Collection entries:
————

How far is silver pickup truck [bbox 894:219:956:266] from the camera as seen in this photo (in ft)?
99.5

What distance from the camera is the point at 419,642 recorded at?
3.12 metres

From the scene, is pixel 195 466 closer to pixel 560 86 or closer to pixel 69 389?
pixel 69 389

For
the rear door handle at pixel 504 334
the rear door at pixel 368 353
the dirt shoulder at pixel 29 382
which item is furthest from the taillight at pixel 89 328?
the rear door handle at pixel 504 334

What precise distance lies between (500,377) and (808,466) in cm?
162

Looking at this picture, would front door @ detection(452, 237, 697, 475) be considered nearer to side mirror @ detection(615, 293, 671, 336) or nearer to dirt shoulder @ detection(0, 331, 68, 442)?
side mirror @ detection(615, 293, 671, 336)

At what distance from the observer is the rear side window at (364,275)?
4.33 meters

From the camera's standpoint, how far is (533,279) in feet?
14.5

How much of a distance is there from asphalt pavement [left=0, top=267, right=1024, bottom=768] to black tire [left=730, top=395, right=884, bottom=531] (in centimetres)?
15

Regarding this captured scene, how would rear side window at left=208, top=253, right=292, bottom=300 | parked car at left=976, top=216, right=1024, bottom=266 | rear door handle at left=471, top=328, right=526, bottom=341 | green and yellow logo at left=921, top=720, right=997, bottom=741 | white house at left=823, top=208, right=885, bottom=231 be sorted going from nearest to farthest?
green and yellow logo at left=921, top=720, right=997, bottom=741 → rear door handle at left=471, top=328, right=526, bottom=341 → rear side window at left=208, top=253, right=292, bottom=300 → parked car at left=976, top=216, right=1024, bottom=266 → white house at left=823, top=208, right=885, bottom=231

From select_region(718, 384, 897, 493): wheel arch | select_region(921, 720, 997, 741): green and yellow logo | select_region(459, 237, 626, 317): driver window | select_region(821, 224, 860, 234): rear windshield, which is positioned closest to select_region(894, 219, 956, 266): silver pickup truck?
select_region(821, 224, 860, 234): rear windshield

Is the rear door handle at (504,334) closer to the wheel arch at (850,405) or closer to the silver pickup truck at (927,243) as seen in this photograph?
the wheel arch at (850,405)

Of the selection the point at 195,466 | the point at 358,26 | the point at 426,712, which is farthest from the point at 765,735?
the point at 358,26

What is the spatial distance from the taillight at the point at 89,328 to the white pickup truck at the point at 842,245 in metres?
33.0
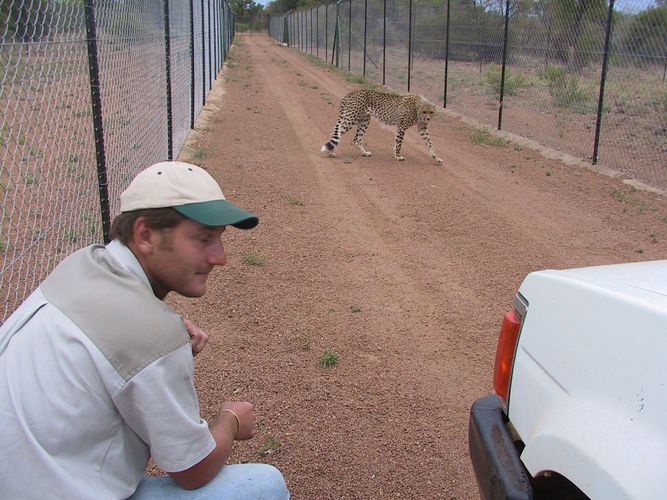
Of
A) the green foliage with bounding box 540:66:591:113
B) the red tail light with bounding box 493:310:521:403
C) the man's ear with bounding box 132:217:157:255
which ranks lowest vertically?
the red tail light with bounding box 493:310:521:403

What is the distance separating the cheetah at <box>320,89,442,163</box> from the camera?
10.9 meters

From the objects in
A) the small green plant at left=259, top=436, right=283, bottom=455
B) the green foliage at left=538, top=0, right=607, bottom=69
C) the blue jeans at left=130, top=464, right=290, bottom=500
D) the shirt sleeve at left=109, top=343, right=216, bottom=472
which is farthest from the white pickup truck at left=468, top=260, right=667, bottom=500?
the green foliage at left=538, top=0, right=607, bottom=69

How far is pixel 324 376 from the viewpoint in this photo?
13.1ft

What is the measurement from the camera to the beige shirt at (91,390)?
1644 millimetres

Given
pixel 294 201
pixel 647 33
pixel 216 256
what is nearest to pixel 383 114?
pixel 294 201

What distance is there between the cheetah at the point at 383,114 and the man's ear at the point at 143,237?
8.87m

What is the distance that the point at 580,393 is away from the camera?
174cm

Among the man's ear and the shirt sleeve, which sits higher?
the man's ear

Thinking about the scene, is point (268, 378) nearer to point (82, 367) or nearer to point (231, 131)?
point (82, 367)

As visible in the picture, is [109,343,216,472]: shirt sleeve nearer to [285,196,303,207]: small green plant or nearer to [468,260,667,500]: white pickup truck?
[468,260,667,500]: white pickup truck

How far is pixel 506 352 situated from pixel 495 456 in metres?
0.38

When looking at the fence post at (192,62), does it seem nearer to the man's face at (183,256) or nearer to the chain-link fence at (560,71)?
the chain-link fence at (560,71)

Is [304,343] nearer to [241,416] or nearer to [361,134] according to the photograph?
[241,416]

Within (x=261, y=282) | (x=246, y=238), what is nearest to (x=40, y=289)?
(x=261, y=282)
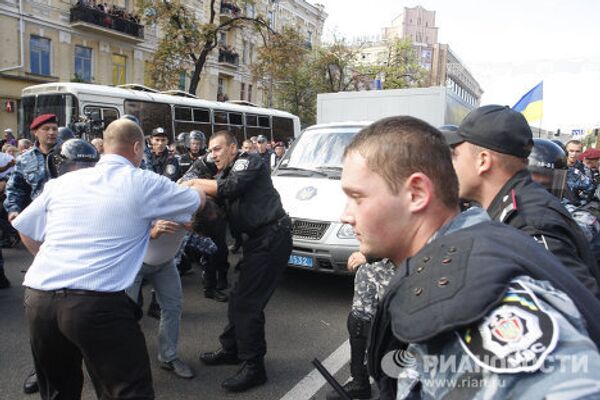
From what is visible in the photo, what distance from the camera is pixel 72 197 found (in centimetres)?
221

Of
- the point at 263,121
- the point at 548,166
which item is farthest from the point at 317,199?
the point at 263,121

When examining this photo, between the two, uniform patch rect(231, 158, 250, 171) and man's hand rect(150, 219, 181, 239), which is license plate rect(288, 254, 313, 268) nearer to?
uniform patch rect(231, 158, 250, 171)

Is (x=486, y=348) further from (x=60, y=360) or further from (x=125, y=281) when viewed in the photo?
(x=60, y=360)

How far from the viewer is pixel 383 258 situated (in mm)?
1232

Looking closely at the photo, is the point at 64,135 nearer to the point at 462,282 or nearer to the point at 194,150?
the point at 194,150

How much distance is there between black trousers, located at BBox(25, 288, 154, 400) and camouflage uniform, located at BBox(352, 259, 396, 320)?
1.37 meters

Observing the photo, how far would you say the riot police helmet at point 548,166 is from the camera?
2434 millimetres

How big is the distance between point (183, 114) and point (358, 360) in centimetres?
1266

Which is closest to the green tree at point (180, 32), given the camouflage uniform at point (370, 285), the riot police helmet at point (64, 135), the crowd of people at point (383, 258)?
the riot police helmet at point (64, 135)

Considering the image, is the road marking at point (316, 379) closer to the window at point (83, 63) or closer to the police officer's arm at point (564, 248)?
the police officer's arm at point (564, 248)

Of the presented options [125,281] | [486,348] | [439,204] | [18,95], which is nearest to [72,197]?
[125,281]

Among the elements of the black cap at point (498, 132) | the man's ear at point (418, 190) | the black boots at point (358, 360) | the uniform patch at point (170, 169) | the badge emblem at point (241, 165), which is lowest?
the black boots at point (358, 360)

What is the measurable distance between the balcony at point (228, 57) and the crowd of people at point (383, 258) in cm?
3189

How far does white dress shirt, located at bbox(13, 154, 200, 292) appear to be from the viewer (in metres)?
2.13
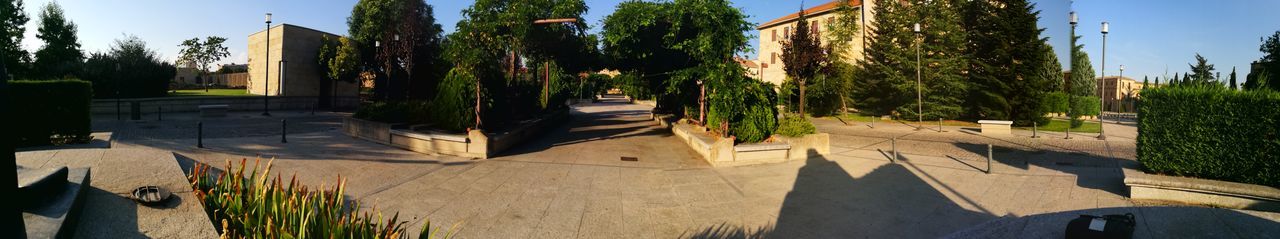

————

» **TASK DIRECTIONS**
Copy all of the lines above word for word, leaving out the pictures.

» **OUTPUT FOR THIS TASK**
How far is silver pickup truck [bbox 894:219:956:266] from the camera as seen in this photo (in ft)?
99.5

What distance from the camera is the point at 419,642 recorded at?
3.12 metres

From the scene, is pixel 195 466 closer to pixel 560 86 or closer to pixel 69 389?
pixel 69 389

For
the rear door handle at pixel 504 334
the rear door at pixel 368 353
the dirt shoulder at pixel 29 382
which item is furthest from the taillight at pixel 89 328?
the rear door handle at pixel 504 334

What precise distance lies between (500,377) and (808,466) in cm?
162

Looking at this picture, would front door @ detection(452, 237, 697, 475) be considered nearer to side mirror @ detection(615, 293, 671, 336) or nearer to dirt shoulder @ detection(0, 331, 68, 442)?
side mirror @ detection(615, 293, 671, 336)

At what distance from the observer is the rear side window at (364,275)?
4.33 meters

From the camera's standpoint, how far is (533,279) in feet?
14.5

How much of a distance is there from asphalt pavement [left=0, top=267, right=1024, bottom=768] to black tire [left=730, top=395, right=884, bottom=531] (in centimetres)?
15

Regarding this captured scene, how would rear side window at left=208, top=253, right=292, bottom=300 | parked car at left=976, top=216, right=1024, bottom=266 | rear door handle at left=471, top=328, right=526, bottom=341 | green and yellow logo at left=921, top=720, right=997, bottom=741 | white house at left=823, top=208, right=885, bottom=231 be sorted going from nearest to farthest?
green and yellow logo at left=921, top=720, right=997, bottom=741 → rear door handle at left=471, top=328, right=526, bottom=341 → rear side window at left=208, top=253, right=292, bottom=300 → parked car at left=976, top=216, right=1024, bottom=266 → white house at left=823, top=208, right=885, bottom=231

From select_region(718, 384, 897, 493): wheel arch | select_region(921, 720, 997, 741): green and yellow logo | select_region(459, 237, 626, 317): driver window | select_region(821, 224, 860, 234): rear windshield, which is positioned closest to select_region(894, 219, 956, 266): silver pickup truck?
select_region(821, 224, 860, 234): rear windshield

Is the rear door handle at (504,334) closer to the wheel arch at (850,405) or closer to the silver pickup truck at (927,243) as seen in this photograph?
the wheel arch at (850,405)

Of the selection the point at 195,466 | the point at 358,26 | the point at 426,712, which is farthest from the point at 765,735?
the point at 358,26

What is the spatial distance from the taillight at the point at 89,328 to the white pickup truck at the point at 842,245 in metres?
33.0
Of
A) the green foliage with bounding box 540:66:591:113
B) the red tail light with bounding box 493:310:521:403
C) the man's ear with bounding box 132:217:157:255
which ranks lowest vertically?
the red tail light with bounding box 493:310:521:403

What is the distance separating the cheetah at <box>320,89,442,163</box> from the camera?
10.9 meters

From the objects in
A) the small green plant at left=259, top=436, right=283, bottom=455
B) the green foliage at left=538, top=0, right=607, bottom=69
C) the blue jeans at left=130, top=464, right=290, bottom=500
D) the shirt sleeve at left=109, top=343, right=216, bottom=472
which is farthest from the white pickup truck at left=468, top=260, right=667, bottom=500?
the green foliage at left=538, top=0, right=607, bottom=69

How far is pixel 324 376 from the viewpoint in this photo?
13.1ft

What is the measurement from the camera to the beige shirt at (91,390)?
1644 millimetres

Given
pixel 294 201
pixel 647 33
pixel 216 256
what is nearest to pixel 383 114?
pixel 294 201

What distance is there between the cheetah at the point at 383,114 and the man's ear at the point at 143,237?
8.87m

What is the distance that the point at 580,393 is away from the camera?
174cm

Among the man's ear and the shirt sleeve, which sits higher?
the man's ear

Thinking about the scene, is point (268, 378) nearer to point (82, 367) or nearer to point (231, 131)?
point (82, 367)

As visible in the picture, is [109,343,216,472]: shirt sleeve nearer to [285,196,303,207]: small green plant or nearer to [468,260,667,500]: white pickup truck?
[468,260,667,500]: white pickup truck

How far is pixel 506 352 situated from pixel 495 456 in metres?
0.38

When looking at the fence post at (192,62), does it seem nearer to the man's face at (183,256) or nearer to the chain-link fence at (560,71)?
the chain-link fence at (560,71)

Is [304,343] nearer to [241,416] or nearer to [361,134] according to the photograph?
[241,416]

Within (x=261, y=282) | (x=246, y=238), what is nearest to (x=40, y=289)?
(x=261, y=282)
From what is visible in the photo, what distance from the camera is pixel 72 197 found (in centimetres)?
221

Of
- the point at 263,121
- the point at 548,166
which item is farthest from the point at 317,199?
the point at 263,121

When examining this photo, between the two, uniform patch rect(231, 158, 250, 171) and man's hand rect(150, 219, 181, 239), which is license plate rect(288, 254, 313, 268) nearer to?
uniform patch rect(231, 158, 250, 171)

Is (x=486, y=348) further from (x=60, y=360) or further from (x=125, y=281) when viewed in the photo?
(x=60, y=360)

How far from the viewer is pixel 383 258 situated (in mm)?
1232

Looking closely at the photo, is the point at 64,135 nearer to the point at 462,282 or nearer to the point at 194,150?
the point at 194,150

How much distance is there between black trousers, located at BBox(25, 288, 154, 400) and camouflage uniform, located at BBox(352, 259, 396, 320)?
1.37 meters

Observing the photo, how far would you say the riot police helmet at point 548,166 is from the camera?
2434 millimetres

How big is the distance between point (183, 114) and point (358, 360) in centimetres?
1266

Which is closest to the green tree at point (180, 32), given the camouflage uniform at point (370, 285), the riot police helmet at point (64, 135), the crowd of people at point (383, 258)?
the riot police helmet at point (64, 135)

Considering the image, is the road marking at point (316, 379) closer to the window at point (83, 63) or closer to the police officer's arm at point (564, 248)?
the police officer's arm at point (564, 248)

Of the presented options [125,281] | [486,348] | [439,204] | [18,95], which is nearest to [72,197]?
[125,281]

Among the elements of the black cap at point (498, 132) | the man's ear at point (418, 190) | the black boots at point (358, 360) | the uniform patch at point (170, 169) | the badge emblem at point (241, 165), which is lowest?
the black boots at point (358, 360)

What is the measurable distance between the balcony at point (228, 57) and the crowd of people at point (383, 258) in cm?
3189

How far does white dress shirt, located at bbox(13, 154, 200, 292) appear to be from the viewer (in metres)?
2.13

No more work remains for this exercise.